Sunday, July 5, 2009

Understand why people commit fraud

To be able to be in a position to understand how fraud is committed, reduce the likelihood of it happening and if it does, investigate it thoroughly, we must first understand why people commit fraud.

There are four components to why a person commits fraud, as follows:


Pressure on the person is the reason people make the decision to commit fraud. Pressure includes:

  • Living beyond ones means;
  • Greed;
  • Poor credit;
  • Personal financial loss;
  • Unexpected financial needs.


Rationalisation is how a person who commits the fraud believes what they are doing is reasonable. It must be remembered that rationalisation is in the mind of the person committing the fraud, not what a reasonable person would consider to be rational. Some of the ways a person committing fraud rationalises what they are doing are as follows:

  • “It’s only a loan. I’ll pay it back as soon as I can."
  • “They didn’t give me the pay rise I deserve.”
  • “Nobody will get hurt. It’s only a company not a person.”

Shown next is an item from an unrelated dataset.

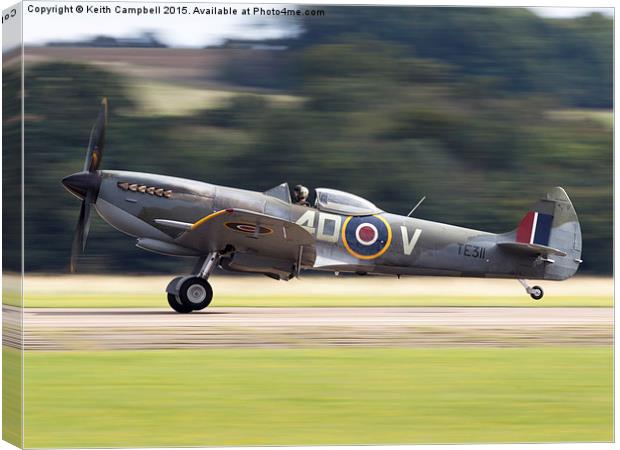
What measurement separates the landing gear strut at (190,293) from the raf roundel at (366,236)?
1761mm

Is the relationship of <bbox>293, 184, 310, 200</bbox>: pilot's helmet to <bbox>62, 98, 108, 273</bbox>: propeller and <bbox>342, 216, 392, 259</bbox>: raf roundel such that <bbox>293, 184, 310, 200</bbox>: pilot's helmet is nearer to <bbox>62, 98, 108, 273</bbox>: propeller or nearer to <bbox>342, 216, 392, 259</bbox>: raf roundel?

Opportunity is what within the organisation allows the person to commit fraud including a lack of controls, poor culture within the organisation or failure of management to handle fraud appropriately. Consider opportunity as follows:

A perceived opportunity
Ability to conceal the fraud
Avoidance of it being discovered
Avoidance of it being punished


Capability means that a person is able to commit the fraud, for example:

  • The person’s position in the organisation provides them with the ability to exploit an opportunity to commit fraud that may not be available to others;
  • The person is smart enough to understand and exploit weaknesses in internal controls and be able to use their position and access to exploit the weakness;
  • The person has a strong ego and confidence that he/she will not be detected or he/she believes he/she could talk himself/herself out of trouble if caught – a person’s arrogance;
  • He/she can coerce others to commit or conceal fraud – he/she has a persuasive personality;
  • He/she lies effectively and consistently – he/she must be able to look management, auditors, investors, bankers and others in the eye and lie convincingly;
  • He/she deals very well with stress – committing and managing the fraud over time can be very stressful.